Extract to read
+++++

4. financial conditions
4.1 Unless otherwise agreed in writing, all prices are net ex works excluding packaging, shipping and charges and plus value added tax at the statutory rate. Any applicable taxes shall be borne by the purchaser.
4.2 Costs of packaging and shipping shall be borne by the recipient. Payment of the purchase price shall be made exclusively to the account named overleaf.
4.3 For foreign customers all deliveries and services are due for payment in advance. For domestic customers, the purchase price is payable within 10 days of delivery, unless otherwise agreed.
4.4 Interest on arrears will be charged in accordance with § 288 paragraph 2 in the amount of currently 9 percentage points above the respective base interest rate p.a. In addition, a lump sum of € 40.00 shall be charged. We reserve the right to assert a higher damage caused by default.
4.5 In case of repeated exceeding of the credit limit, the company reserves the right – after notification of the customer – to adjust the payment terms and to impose a delivery stop until all invoices are paid. The amount of the credit limit to be set for each customer shall take into account the Company’s need for security.
4.6 The deduction of cash discount is only permitted if a special written agreement has been made.
4.7 Unless a fixed price agreement has been made, the Company reserves the right to make reasonable price changes due to changes in wage, material and distribution costs for deliveries, currency fluctuations and other costs such as energy or disposal costs, after written consultation with the Customer.
5.1 ACM’s obligation to deliver is subject to the proviso that ACM itself is not responsible for any delay. The commencement of the delivery period stated by ACM is also subject to the timely and proper fulfilment of the purchaser’s obligations.

+++++

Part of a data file
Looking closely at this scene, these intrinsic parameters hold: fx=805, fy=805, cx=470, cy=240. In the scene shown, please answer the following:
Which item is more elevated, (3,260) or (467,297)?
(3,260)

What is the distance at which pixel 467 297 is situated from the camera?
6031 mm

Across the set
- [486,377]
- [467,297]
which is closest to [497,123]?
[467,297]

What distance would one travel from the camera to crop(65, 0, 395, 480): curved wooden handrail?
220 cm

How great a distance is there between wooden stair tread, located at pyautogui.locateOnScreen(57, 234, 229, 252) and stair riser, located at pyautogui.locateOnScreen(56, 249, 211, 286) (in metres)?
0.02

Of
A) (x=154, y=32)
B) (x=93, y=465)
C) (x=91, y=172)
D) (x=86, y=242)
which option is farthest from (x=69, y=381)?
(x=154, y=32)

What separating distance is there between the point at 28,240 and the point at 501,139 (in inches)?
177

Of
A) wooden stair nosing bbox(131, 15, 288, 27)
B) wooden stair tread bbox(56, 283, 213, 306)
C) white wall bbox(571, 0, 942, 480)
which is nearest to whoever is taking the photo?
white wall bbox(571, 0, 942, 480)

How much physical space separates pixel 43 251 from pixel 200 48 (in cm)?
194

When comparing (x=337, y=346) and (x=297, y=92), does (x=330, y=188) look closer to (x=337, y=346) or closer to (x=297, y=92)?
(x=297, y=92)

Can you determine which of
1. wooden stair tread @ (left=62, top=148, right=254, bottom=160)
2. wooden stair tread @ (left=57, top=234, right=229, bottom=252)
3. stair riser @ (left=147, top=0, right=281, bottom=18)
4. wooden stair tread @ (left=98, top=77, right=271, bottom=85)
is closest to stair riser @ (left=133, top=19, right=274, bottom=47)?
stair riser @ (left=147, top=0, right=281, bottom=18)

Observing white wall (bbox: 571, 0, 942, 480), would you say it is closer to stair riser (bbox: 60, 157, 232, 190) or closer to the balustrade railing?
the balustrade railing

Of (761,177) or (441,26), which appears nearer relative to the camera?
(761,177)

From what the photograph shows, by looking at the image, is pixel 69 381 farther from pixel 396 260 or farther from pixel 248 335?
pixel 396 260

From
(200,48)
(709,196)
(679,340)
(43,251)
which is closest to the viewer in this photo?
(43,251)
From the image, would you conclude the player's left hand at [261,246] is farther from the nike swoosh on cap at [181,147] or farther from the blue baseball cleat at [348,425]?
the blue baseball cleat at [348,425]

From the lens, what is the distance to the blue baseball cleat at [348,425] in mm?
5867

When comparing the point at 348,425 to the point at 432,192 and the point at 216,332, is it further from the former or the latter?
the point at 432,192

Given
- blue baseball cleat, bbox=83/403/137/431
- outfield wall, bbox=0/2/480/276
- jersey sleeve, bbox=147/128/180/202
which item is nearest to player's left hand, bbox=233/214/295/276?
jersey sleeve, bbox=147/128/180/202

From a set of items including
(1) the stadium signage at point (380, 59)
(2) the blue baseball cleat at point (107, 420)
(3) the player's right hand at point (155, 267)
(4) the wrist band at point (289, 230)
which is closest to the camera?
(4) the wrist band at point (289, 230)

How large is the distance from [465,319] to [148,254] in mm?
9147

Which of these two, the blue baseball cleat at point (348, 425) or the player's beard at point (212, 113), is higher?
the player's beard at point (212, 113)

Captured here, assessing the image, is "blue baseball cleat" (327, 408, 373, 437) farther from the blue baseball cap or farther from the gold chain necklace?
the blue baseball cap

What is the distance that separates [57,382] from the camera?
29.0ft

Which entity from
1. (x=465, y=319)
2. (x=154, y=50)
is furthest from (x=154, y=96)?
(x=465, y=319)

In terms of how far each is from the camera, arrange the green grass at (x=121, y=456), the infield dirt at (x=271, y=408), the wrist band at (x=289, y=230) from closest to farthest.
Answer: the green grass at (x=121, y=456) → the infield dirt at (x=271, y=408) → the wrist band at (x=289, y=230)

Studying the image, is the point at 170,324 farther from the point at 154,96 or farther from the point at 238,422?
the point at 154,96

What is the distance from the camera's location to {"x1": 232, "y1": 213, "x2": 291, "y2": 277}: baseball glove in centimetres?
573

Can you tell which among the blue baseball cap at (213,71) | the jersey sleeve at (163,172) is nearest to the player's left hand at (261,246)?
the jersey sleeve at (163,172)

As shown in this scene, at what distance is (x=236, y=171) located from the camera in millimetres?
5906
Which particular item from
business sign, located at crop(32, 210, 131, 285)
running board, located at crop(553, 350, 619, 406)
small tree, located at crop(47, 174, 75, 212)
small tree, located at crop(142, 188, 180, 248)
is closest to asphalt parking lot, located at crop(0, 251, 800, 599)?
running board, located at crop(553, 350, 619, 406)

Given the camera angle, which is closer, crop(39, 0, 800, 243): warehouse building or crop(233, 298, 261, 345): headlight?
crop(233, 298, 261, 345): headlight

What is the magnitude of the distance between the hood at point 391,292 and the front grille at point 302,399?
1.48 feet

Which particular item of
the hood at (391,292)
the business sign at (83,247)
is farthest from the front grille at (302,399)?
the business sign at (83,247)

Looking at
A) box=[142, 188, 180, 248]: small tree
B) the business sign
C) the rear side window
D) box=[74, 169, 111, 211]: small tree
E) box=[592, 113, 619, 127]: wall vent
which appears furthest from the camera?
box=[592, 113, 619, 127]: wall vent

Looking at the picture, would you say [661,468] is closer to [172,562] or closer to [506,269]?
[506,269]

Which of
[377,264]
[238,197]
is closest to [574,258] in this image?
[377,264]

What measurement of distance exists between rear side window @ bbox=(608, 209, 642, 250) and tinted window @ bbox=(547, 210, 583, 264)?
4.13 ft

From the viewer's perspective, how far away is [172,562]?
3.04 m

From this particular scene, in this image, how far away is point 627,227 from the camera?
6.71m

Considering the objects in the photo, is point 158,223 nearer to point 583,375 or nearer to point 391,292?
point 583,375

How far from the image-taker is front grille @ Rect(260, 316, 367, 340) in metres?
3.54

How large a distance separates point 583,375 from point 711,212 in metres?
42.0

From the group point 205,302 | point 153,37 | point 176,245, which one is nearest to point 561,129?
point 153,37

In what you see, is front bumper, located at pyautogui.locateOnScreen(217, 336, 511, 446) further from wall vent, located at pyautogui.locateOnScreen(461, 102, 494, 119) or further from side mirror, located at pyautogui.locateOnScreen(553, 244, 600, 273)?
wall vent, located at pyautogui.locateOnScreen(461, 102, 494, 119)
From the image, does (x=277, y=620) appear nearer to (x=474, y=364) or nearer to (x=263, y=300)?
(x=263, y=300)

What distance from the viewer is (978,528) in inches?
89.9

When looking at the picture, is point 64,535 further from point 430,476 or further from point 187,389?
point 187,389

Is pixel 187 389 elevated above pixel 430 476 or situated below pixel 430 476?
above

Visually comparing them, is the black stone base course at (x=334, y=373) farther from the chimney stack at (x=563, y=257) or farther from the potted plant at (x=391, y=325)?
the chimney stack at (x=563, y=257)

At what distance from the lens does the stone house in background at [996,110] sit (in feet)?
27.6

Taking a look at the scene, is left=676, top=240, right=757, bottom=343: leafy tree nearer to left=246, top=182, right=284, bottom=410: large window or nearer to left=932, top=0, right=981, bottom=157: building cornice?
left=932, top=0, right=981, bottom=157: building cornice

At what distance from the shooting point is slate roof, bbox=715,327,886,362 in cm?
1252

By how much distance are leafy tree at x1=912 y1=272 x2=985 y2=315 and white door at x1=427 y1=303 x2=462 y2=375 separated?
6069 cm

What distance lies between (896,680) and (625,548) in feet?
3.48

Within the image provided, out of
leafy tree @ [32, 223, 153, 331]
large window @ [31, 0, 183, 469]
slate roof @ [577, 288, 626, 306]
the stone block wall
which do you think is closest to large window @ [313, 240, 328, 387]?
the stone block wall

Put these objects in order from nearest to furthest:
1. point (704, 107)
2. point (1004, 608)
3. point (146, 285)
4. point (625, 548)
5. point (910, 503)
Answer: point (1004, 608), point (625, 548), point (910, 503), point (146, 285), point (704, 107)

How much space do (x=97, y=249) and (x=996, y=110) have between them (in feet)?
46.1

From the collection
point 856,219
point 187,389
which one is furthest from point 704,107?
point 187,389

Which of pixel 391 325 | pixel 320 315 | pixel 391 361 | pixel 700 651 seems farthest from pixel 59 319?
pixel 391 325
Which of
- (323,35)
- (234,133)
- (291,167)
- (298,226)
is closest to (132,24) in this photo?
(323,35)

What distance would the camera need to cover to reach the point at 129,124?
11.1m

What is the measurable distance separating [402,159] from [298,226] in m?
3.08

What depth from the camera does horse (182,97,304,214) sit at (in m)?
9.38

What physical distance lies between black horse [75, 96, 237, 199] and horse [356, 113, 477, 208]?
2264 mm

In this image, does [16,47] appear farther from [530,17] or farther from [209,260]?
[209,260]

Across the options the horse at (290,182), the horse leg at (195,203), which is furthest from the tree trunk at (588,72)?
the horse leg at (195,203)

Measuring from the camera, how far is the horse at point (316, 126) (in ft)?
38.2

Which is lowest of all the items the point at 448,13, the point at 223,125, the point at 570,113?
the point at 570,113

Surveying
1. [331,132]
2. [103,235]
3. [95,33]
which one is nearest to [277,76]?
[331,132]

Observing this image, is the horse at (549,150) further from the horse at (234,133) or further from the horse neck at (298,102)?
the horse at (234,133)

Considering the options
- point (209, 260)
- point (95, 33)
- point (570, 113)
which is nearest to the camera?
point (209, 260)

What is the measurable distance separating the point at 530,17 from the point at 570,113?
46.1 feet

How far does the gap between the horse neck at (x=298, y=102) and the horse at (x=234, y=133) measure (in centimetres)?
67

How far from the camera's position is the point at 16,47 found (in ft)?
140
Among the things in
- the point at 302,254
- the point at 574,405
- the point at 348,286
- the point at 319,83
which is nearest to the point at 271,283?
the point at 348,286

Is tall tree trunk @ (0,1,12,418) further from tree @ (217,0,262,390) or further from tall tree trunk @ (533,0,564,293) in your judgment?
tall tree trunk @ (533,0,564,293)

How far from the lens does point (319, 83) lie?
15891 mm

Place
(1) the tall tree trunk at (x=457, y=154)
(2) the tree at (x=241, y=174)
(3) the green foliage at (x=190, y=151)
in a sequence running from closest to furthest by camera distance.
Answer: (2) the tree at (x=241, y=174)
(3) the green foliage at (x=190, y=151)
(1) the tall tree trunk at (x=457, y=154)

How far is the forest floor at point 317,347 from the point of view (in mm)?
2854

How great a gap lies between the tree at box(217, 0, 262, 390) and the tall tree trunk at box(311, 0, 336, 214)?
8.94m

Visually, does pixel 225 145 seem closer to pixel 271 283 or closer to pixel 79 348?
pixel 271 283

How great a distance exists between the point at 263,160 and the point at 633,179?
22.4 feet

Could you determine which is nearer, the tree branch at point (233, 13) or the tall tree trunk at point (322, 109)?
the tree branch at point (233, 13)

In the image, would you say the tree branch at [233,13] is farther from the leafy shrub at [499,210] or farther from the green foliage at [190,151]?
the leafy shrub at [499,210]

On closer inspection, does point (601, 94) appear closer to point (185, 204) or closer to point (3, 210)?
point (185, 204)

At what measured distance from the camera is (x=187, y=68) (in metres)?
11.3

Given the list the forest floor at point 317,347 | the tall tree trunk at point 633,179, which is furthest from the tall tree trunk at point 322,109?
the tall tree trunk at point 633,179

+++++

What this task involves
From the payment terms, extract the passage that begins at the words "4.3 For foreign" and stops after "need for security.". The records play no part in what you need to do here.

The response
4.3 For foreign customers all deliveries and services are due for payment in advance. For domestic customers, the purchase price is payable within 10 days of delivery, unless otherwise agreed.
4.4 Interest on arrears will be charged in accordance with § 288 paragraph 2 in the amount of currently 9 percentage points above the respective base interest rate p.a. In addition, a lump sum of € 40.00 shall be charged. We reserve the right to assert a higher damage caused by default.
4.5 In case of repeated exceeding of the credit limit, the company reserves the right – after notification of the customer – to adjust the payment terms and to impose a delivery stop until all invoices are paid. The amount of the credit limit to be set for each customer shall take into account the Company’s need for security.